07.09.2014Since the Supreme Court found in Citizens United that “the absence of prearrangement and coordination . . .alleviates the danger that expenditures will be given as a quid pro quo for improper commitments from the candidate” – a premise that many would disagree with – commentators have bemoaned the lack of enforcement of coordination standards on the federal level. The Court’s reasoning implicitly requires enforcement of coordination rules and without that, SuperPACs are having their cake and eating it too. But perhaps not on the state level. A couple of days before Independence Day the Second Circuit issued a decision under Vermont law that may put some brakes on activity by Hybrid PACs – a combination of an independent expenditure-only committee (SuperPAC) and a political action committee (PAC). Hybrid PACs stem from Carey v. FEC, which found that a committee could establish separate accounts to: 1) solicit and spend unlimited funds for independent expenditures; and 2) solicit and spend permissible funds on direct contributions to political candidates and/or political parties. As a result, the independent committee could receive unlimited contributions.
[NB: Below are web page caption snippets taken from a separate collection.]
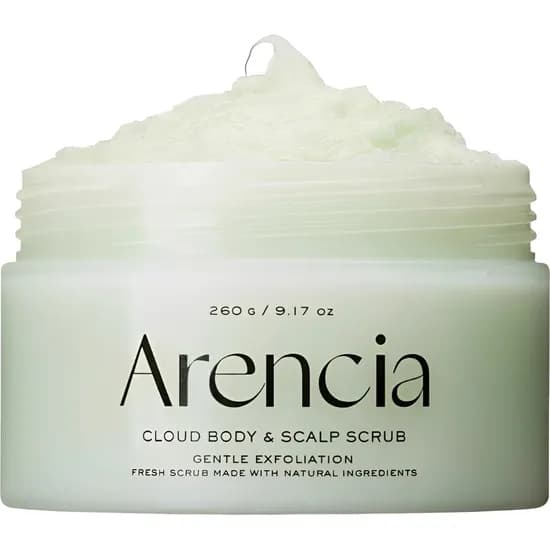 Esfoliante Corporal e Capilar de Sal Marinha Arencia Fresh Cloud Body & Scalp Scrub French - Mint & Lily 260G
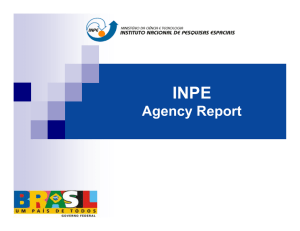 INPE Agency Report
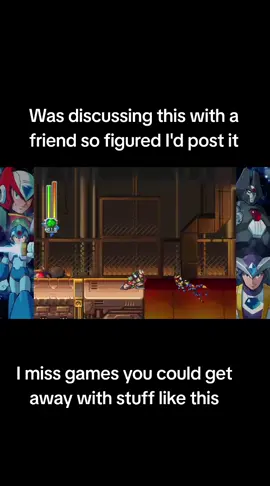 This was discovered way back on the X collection release by me, was speaking with a friend about silly ways to get places #megamanx #ps5 #capcomgames 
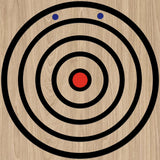 Axe Throwing Target Template Stainless Steel Target Template Stencil Comes with 3 Markers Axe Throwing Target Board Stencil Axe Throwing Set for Drawing Target Template, 20 x 2 Inches (Foldable) Epakh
The VRTL case involves three affiliated organizations – VRCL, a 501(c)(4), VRLC-FIPE, a SuperPAC and VRLC-PC, a PAC. While the SuperPAC and the PAC had separate bank accounts, the 2d Circuit found that because the two were “enmeshed financially and organizationally” contribution limits applied to the SuperPAC. Specifically, the court found that:
- It was insufficient to merely state in organizational documents that a group is an independent expenditure-only group – some “actual organizational separation” must exist; and
- Whether a group is functionally distinct may depend on factors such as the “overlap of staff and resources, the lack of financial independence, coordination of activities and the flow of information between the entities”.